Report each line of the records below that contains the word "this". Treat uppercase and lowercase as different.

**Data excerpts**
════════════════

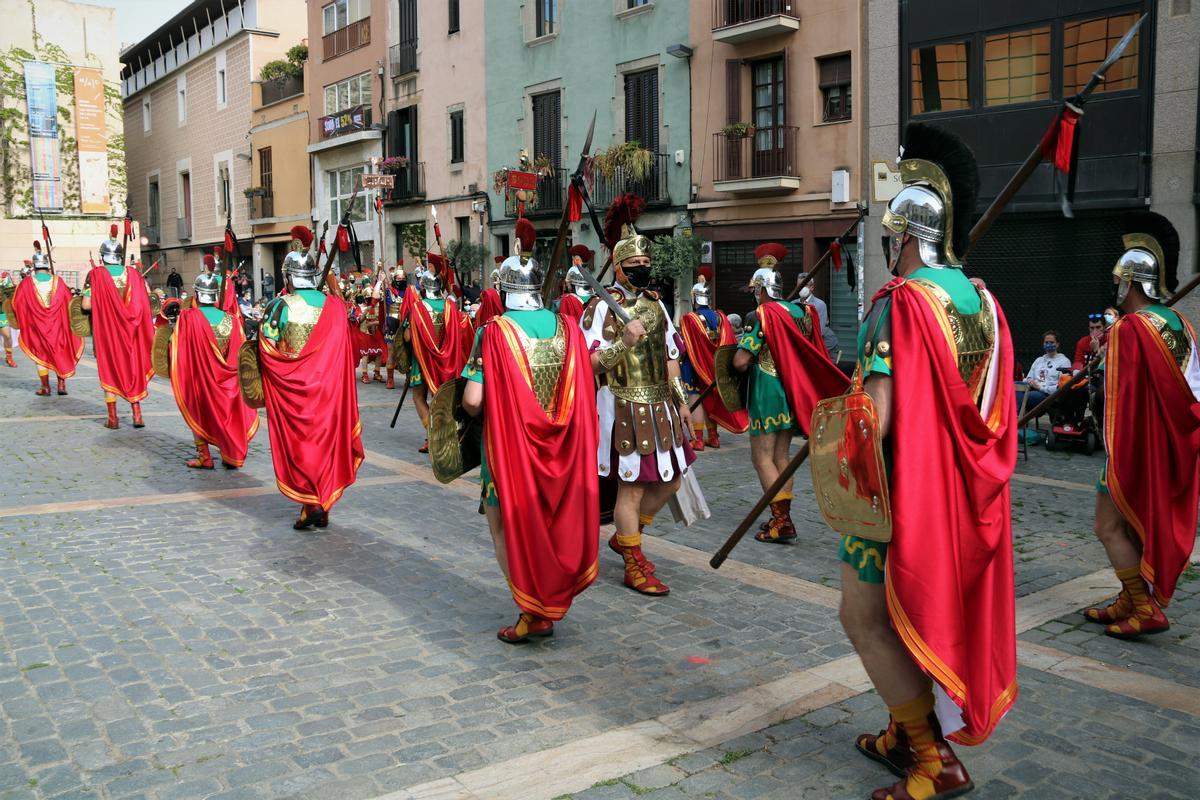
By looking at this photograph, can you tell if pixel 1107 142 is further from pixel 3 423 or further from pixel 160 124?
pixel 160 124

════════════════

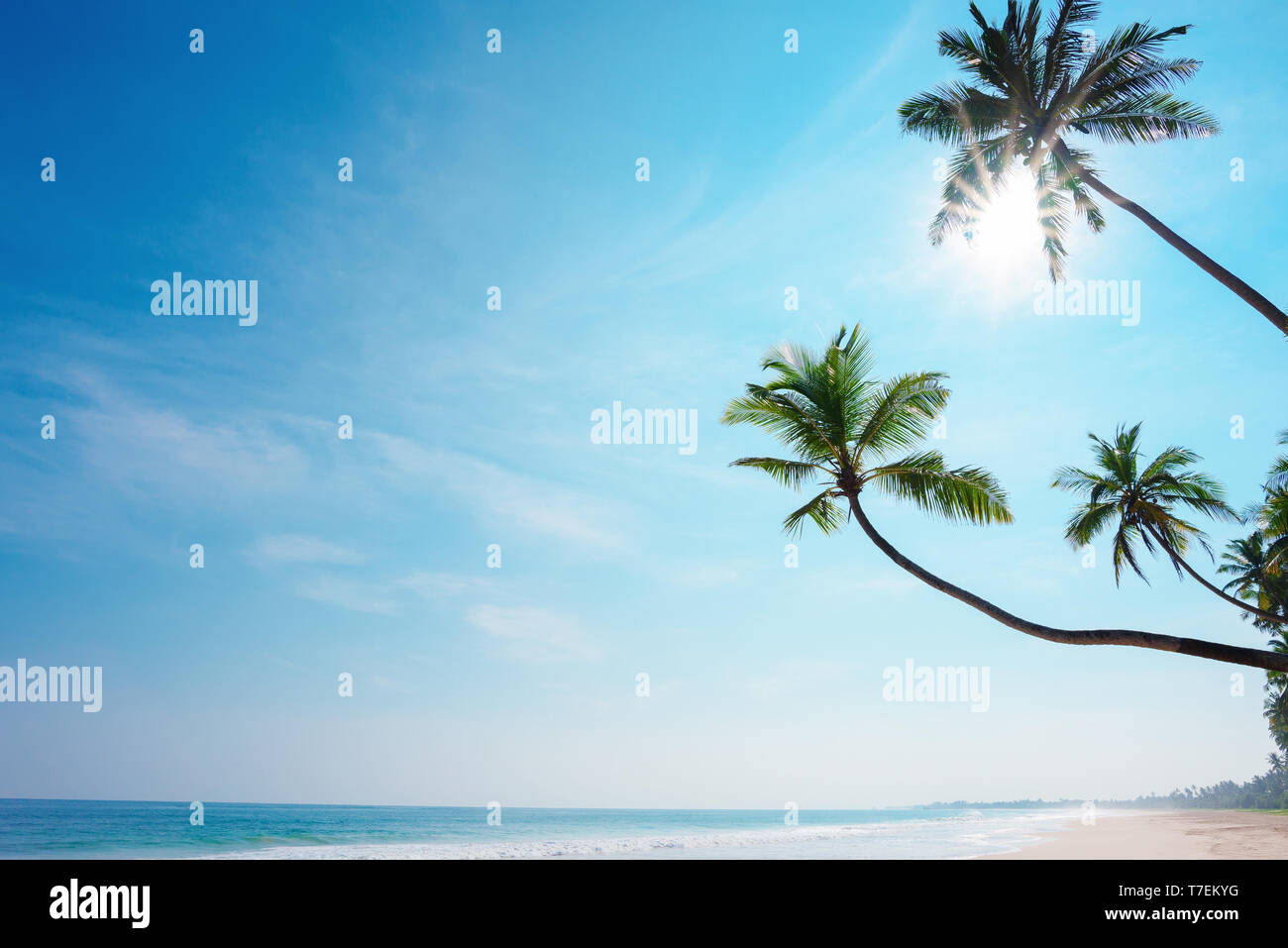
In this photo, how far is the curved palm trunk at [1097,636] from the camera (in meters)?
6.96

════════════════

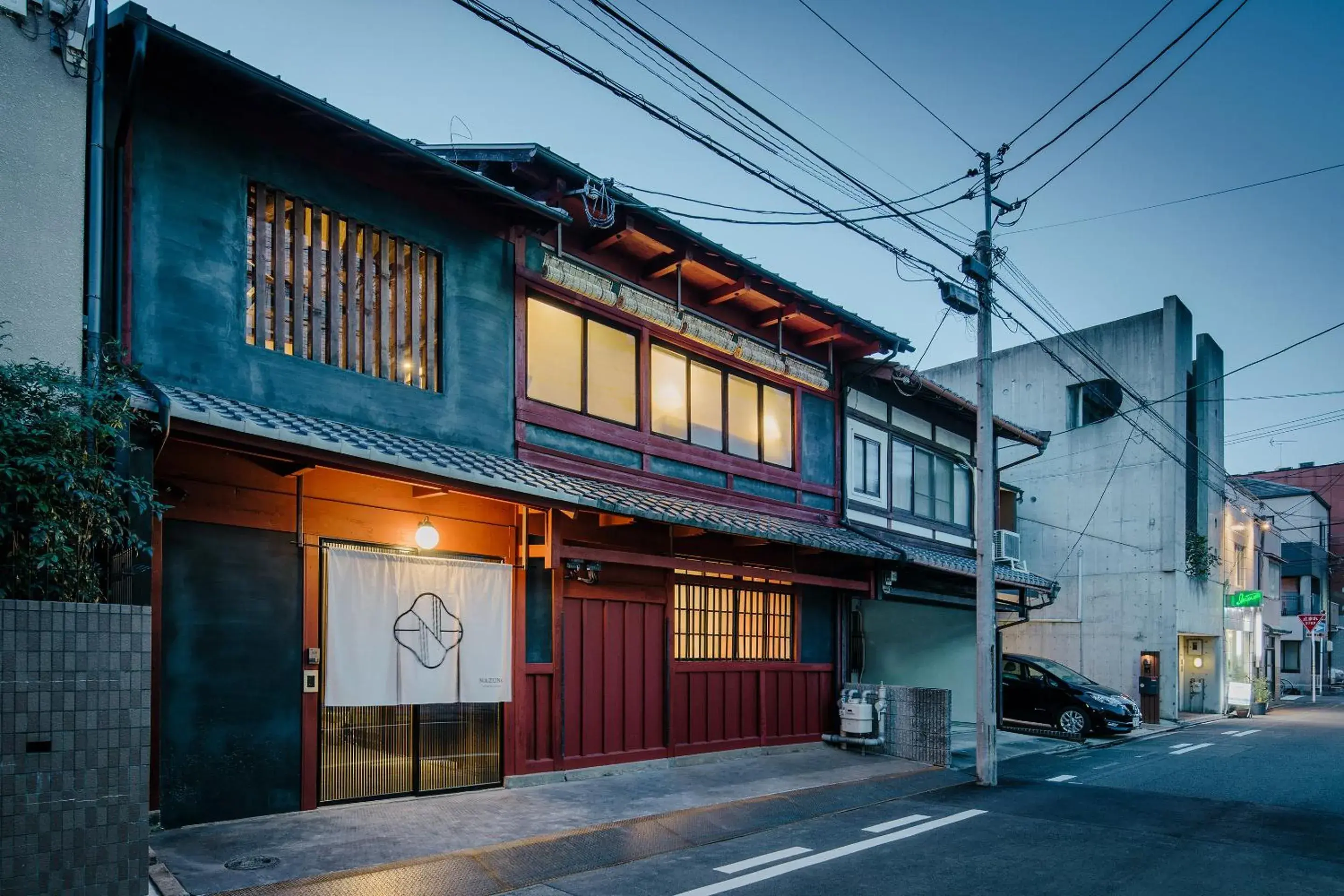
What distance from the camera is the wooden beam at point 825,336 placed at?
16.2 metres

════════════════

**Finished exercise**
By looking at this photograph, can you tell if pixel 1107 142 is further from pixel 3 423 or further from pixel 160 124?
In this photo, how far is the curved palm trunk at [1097,636] from the camera (in meters)?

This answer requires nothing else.